First question first – why is BHEL being beaten down to pulp?  The first signs of trouble on the horizon came in when in Q3FY12 the company stated that it was not able to get as many orders as expected and more importantly, the company stated that orders worth Rs.5,840 crore were cancelled which led to de-growth in the order book.  And these orders were cancelled as, the company stated, the customers were unable to make significant progress in getting clearances.  In Q3, its order book declined by nearly 9% sequentially and 7% on a YoY.  Looks like trouble with orders continues as in last week of April, Rajasthan Rajya Vidyut Utpadan Nigam scrapped tenders worth Rs.12,000 crore which the company had won last year. And prior to that, in Feb, the Tamil Nadu govt canceled the JV for the Rs.8,000-crore Udangudi power project in Tuticorin. Thus this continuity of poor order inflow could pressurize the numbers in the coming days.  As such the numbers for Q3FY12 were flat, with net profit at Rs.1412 crore v/s Rs.1432 crore on a YoY.

And the second reason is linked to the first – the drop in orders, in some way is also precipitated by cheaper imports from China. Of the 28,840 MW orders for equipment supplies, from a total of 79,000 MW capacity expected to come up in India during the 12th Plan, has been given to Chinese companies.
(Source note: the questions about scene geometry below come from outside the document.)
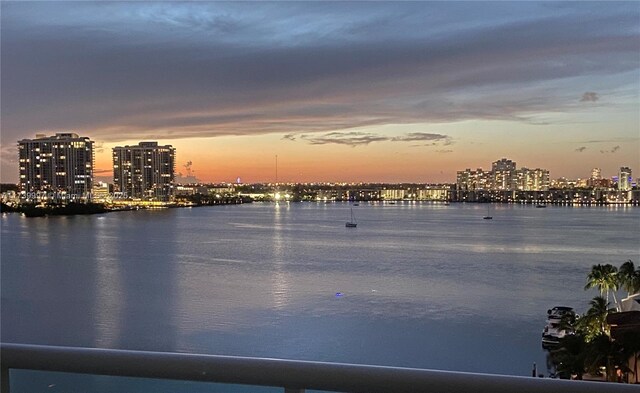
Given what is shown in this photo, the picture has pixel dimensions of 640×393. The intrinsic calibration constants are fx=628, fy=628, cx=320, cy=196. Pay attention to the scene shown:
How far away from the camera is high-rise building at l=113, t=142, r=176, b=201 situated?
3152 inches

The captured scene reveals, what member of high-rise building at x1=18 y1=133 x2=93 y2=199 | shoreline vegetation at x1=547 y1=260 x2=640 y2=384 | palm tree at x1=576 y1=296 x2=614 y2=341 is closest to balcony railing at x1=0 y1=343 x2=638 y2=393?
shoreline vegetation at x1=547 y1=260 x2=640 y2=384

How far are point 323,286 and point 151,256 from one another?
9.91 m

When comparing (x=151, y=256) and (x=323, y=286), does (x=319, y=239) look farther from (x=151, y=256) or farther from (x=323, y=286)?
(x=323, y=286)

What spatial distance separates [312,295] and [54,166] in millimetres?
59758

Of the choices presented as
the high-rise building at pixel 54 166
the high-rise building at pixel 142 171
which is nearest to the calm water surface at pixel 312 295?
the high-rise building at pixel 54 166

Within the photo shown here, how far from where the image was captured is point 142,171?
80062 millimetres

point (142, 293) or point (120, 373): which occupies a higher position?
point (120, 373)

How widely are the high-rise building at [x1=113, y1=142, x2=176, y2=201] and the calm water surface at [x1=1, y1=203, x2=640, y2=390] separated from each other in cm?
5125

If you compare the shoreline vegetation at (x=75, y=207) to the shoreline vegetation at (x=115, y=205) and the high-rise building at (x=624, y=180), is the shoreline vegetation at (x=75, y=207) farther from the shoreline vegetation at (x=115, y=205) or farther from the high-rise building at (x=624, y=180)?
the high-rise building at (x=624, y=180)

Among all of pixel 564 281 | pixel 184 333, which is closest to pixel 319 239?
pixel 564 281

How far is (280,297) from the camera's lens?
Result: 15.5 meters

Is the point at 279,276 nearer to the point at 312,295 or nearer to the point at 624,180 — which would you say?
the point at 312,295

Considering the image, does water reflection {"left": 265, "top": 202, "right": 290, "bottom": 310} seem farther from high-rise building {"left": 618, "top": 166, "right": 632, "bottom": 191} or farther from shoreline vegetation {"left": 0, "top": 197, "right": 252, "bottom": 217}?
high-rise building {"left": 618, "top": 166, "right": 632, "bottom": 191}

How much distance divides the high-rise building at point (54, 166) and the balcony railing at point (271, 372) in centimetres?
7184
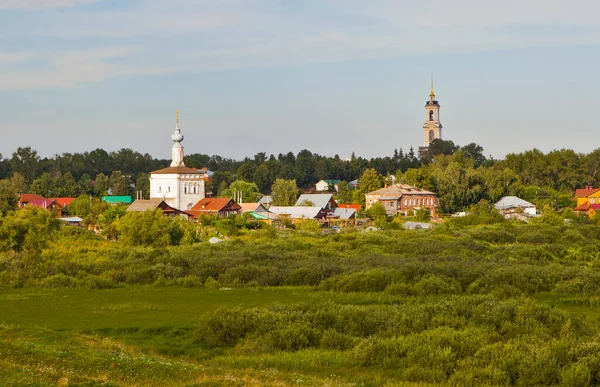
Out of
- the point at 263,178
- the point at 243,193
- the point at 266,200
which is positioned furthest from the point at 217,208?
the point at 263,178

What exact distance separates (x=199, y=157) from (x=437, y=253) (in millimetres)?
93348

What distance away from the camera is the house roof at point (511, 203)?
68.4m

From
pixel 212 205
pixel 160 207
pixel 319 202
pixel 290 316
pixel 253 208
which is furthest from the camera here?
pixel 319 202

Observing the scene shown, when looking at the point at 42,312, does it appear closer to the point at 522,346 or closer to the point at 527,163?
the point at 522,346

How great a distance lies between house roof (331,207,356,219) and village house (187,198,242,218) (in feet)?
25.0

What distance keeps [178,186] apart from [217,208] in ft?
20.6

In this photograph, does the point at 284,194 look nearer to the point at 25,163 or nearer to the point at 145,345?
the point at 25,163

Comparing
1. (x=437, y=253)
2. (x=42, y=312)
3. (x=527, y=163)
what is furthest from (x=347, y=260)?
(x=527, y=163)

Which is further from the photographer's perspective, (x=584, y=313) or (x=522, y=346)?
(x=584, y=313)

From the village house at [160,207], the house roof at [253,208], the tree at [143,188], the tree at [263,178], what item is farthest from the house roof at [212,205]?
the tree at [263,178]

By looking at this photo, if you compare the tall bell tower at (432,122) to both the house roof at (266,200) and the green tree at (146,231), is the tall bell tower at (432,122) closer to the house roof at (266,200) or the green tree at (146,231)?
the house roof at (266,200)

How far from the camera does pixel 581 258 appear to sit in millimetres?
36625

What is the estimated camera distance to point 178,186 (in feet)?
209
This is 36% of the total equipment order. As against this, 40% of the order, which is 31,778 MW has gone to BHEL. It is supplying equipments to Indian companies; the demand is so high that the Chinese companies are scaling capacities - Dongfang in China is increasing its capacity from 37 GW to 42 GW, making it the largest power equipment manufacturer in China and possibly in the world. And by packaging the deal with cheap finance, China is making very deep but dangerous inroads into the Indian power sector. The capital goods sector has been consistently asking the Govt to hike import duties on foreign equipment, yet, like usual, it falls on deaf ears.

The third reason is linked to the first two – due to this bleak outlook major brokerage houses have downgraded the stock. Morgan Stanley has downgraded the stock on the back of poor demand, Kotak Securities has given a sell call and expects earnings to drop in current fiscal. Ditto reports have been put out by Citigroup, HSBC Global and Motilal Oswal. There are  around 24 sell or underperform ratings compared to 7 buy or outperform.

Lastly, the shortage coal and the high import prices is also a major cause for worry, especially when orders are also dwindling. 

All in all, right now, this ‘bhelpuri’ does not look too delectable – neither tangy nor spicy; just very soggy and stale. But then the question is - can it be eaten at this new low or will it have to be thrown into the garbage?  The annualized EPS of around Rs.20 discounts the current price by around 11 times and this discounting for a company which has a market cap of Rs.53,932 crore. Surely, a company like BHEL does not deserve this valuation.

There is no denying the fact that BHEL is a market leader and continues to command a 50% market share. The stock has to stop falling at some point or the other – all the fundamentals are not completely nullified – it continues to remain a company with a topline of over Rs.40,000 crore.

It is not possible to predict a bottom. Today, the intrinsic value of a company does not matter to the market – the only thing which matters is quarter to quarter profits and margins. Any company which is not able to sustain growth will be punished.  Yet, despite this, the current valuations are attractive and one could accumulate at every dip. The main triggers would be news of order execution, new orders and the biggest of all – hike in import duty.  Yes, BHEL is a good long term stock. It could reward you later as the market punishes it today.